• **PROBLEM**:
Find the line containing "Which of the items listed as". Retype it and every line after it through the end of the entries, exactly as written, with nothing added.

• **DATA EXCERPTS**:
════

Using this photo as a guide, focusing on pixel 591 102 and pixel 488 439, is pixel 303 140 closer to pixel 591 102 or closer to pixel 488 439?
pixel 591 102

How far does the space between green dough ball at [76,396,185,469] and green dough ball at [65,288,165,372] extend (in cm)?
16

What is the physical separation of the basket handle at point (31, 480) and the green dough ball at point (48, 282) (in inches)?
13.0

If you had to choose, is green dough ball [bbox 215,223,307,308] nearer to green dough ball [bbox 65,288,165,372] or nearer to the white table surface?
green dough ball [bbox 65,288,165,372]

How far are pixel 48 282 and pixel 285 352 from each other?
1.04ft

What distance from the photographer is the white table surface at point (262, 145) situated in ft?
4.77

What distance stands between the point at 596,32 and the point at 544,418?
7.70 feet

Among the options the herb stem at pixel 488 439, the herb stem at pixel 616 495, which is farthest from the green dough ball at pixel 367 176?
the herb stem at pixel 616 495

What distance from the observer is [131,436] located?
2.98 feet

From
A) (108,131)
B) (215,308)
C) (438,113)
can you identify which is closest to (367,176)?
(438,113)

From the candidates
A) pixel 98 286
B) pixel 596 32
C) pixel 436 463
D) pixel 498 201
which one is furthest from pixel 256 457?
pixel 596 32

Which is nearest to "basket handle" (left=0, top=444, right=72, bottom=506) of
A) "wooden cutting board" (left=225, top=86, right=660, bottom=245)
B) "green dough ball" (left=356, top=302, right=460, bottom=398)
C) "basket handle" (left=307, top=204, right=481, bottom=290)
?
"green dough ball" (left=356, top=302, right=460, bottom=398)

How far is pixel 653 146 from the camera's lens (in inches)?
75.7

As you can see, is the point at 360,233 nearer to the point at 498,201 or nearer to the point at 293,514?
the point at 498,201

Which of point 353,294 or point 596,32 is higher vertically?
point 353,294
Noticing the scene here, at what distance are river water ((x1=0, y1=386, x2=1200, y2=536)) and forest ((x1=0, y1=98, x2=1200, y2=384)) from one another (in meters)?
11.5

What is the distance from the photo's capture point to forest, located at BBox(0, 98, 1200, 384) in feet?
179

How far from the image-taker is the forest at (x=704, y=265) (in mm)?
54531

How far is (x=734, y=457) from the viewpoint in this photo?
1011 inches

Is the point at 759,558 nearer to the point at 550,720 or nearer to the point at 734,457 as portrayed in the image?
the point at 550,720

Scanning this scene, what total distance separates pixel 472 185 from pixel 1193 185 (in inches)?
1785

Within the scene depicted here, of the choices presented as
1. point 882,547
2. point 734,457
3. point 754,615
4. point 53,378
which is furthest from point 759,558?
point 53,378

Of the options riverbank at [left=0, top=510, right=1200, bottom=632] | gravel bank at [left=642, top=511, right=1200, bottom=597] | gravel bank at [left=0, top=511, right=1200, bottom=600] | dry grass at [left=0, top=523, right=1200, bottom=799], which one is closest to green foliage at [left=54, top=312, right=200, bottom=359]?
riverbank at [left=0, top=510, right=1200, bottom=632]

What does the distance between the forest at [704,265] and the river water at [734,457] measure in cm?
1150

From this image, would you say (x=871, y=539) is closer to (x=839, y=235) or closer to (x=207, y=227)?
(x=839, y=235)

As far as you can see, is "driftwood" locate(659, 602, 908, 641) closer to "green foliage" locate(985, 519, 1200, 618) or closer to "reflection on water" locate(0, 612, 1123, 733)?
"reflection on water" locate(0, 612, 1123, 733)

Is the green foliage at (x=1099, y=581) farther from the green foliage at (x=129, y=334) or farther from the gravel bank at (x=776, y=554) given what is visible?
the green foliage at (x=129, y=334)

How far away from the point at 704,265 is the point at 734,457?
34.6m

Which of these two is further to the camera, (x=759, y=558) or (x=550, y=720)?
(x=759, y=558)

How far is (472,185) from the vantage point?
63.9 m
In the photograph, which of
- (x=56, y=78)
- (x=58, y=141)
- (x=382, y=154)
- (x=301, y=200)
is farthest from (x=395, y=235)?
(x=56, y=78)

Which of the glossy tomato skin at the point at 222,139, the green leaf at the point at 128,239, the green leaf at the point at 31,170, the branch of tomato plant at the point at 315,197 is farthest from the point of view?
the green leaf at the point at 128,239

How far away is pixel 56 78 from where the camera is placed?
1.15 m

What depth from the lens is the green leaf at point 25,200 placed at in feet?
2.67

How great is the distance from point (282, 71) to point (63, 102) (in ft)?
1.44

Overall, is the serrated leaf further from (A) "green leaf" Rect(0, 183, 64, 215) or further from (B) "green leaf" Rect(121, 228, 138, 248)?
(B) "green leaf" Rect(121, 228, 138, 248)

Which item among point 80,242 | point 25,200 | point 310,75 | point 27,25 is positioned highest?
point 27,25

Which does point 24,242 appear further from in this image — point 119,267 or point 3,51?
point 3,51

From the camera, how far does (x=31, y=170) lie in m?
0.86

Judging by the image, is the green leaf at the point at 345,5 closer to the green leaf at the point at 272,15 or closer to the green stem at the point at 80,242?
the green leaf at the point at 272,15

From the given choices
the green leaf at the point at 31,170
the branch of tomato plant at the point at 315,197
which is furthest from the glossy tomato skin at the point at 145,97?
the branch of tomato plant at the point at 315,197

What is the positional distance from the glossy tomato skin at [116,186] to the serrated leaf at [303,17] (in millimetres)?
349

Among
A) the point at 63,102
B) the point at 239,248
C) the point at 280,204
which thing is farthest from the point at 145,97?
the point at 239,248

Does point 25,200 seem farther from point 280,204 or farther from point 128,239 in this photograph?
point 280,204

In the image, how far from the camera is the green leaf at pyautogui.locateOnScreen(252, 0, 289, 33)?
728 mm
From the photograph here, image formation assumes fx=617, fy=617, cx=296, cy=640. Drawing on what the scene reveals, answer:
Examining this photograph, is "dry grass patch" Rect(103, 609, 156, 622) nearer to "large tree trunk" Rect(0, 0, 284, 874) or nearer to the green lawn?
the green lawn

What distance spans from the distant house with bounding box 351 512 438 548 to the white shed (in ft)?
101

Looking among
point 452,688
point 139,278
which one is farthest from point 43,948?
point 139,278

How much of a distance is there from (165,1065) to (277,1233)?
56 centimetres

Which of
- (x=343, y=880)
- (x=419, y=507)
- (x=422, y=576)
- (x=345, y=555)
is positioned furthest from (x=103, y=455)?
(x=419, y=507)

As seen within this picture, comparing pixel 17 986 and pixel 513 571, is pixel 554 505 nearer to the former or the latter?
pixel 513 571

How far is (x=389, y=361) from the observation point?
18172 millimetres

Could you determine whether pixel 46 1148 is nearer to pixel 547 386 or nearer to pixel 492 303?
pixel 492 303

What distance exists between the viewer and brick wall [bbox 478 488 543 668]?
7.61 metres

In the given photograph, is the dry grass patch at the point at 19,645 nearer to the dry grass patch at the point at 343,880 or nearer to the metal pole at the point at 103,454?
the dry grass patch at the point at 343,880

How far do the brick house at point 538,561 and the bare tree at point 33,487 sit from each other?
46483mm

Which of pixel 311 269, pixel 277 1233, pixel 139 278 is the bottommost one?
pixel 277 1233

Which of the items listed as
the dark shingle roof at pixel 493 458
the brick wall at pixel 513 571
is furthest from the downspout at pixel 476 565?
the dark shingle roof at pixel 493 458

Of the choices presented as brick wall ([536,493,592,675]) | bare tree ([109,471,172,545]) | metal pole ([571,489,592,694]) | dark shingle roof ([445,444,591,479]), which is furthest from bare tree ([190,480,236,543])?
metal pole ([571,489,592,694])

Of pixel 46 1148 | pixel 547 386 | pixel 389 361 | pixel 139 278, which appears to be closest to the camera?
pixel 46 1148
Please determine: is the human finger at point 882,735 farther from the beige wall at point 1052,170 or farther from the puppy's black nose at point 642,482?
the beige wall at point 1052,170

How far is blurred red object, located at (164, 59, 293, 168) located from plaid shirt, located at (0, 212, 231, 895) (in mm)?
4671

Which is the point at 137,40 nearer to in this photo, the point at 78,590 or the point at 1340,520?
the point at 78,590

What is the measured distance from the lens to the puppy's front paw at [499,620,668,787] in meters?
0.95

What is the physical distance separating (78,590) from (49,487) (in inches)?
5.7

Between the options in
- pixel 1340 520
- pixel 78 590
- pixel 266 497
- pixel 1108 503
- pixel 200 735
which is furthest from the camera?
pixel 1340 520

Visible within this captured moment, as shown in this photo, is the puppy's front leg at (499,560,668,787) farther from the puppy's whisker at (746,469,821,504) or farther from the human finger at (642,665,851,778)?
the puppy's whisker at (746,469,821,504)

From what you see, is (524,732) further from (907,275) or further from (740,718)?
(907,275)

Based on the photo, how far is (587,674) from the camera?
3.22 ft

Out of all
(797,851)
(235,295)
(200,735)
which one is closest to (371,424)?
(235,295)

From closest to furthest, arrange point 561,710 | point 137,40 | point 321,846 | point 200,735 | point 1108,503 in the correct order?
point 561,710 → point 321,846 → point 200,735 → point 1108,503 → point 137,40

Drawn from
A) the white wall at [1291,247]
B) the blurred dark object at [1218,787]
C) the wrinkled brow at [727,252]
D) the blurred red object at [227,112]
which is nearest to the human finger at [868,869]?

════

• **EXERCISE RESPONSE**:
Which of the items listed as
the dark shingle roof at pixel 493 458
the brick wall at pixel 513 571
is furthest from the downspout at pixel 476 565?
the dark shingle roof at pixel 493 458

Of the choices presented as brick wall ([536,493,592,675]) | bare tree ([109,471,172,545]) | metal pole ([571,489,592,694]) | dark shingle roof ([445,444,591,479]), which is furthest from bare tree ([190,480,236,543])?
metal pole ([571,489,592,694])

Of pixel 46 1148 | pixel 547 386 | pixel 389 361 | pixel 139 278, which appears to be closest to the camera?
pixel 46 1148
Please determine: is the human finger at point 882,735 farther from the beige wall at point 1052,170 or farther from the puppy's black nose at point 642,482?
the beige wall at point 1052,170

How far is blurred red object, located at (164, 59, 293, 168) located from plaid shirt, located at (0, 212, 231, 895) (in mm)?
4671

Which is the point at 137,40 nearer to in this photo, the point at 78,590 or the point at 1340,520?
the point at 78,590

What is the measured distance from the lens to the puppy's front paw at [499,620,668,787] in meters?
0.95

What is the physical distance separating (78,590) from (49,487) (in inches)?
5.7

Between the options in
- pixel 1340 520
- pixel 78 590
- pixel 266 497
- pixel 1108 503
- pixel 200 735
which is furthest from the camera?
pixel 1340 520

Visible within this captured moment, as shown in this photo, is the puppy's front leg at (499,560,668,787) farther from the puppy's whisker at (746,469,821,504) or farther from the human finger at (642,665,851,778)?
the puppy's whisker at (746,469,821,504)

From what you see, is (524,732) further from (907,275) or further from (740,718)?
(907,275)

Based on the photo, how far is (587,674) from the camera?
3.22 ft

Out of all
(797,851)
(235,295)
(200,735)
which one is closest to (371,424)?
(235,295)

From closest to furthest, arrange point 561,710 | point 137,40 | point 321,846 | point 200,735 | point 1108,503 in the correct order?
point 561,710 → point 321,846 → point 200,735 → point 1108,503 → point 137,40

Drawn from
A) the white wall at [1291,247]
B) the blurred dark object at [1218,787]
C) the wrinkled brow at [727,252]
D) the blurred red object at [227,112]
which is nearest to the human finger at [868,869]?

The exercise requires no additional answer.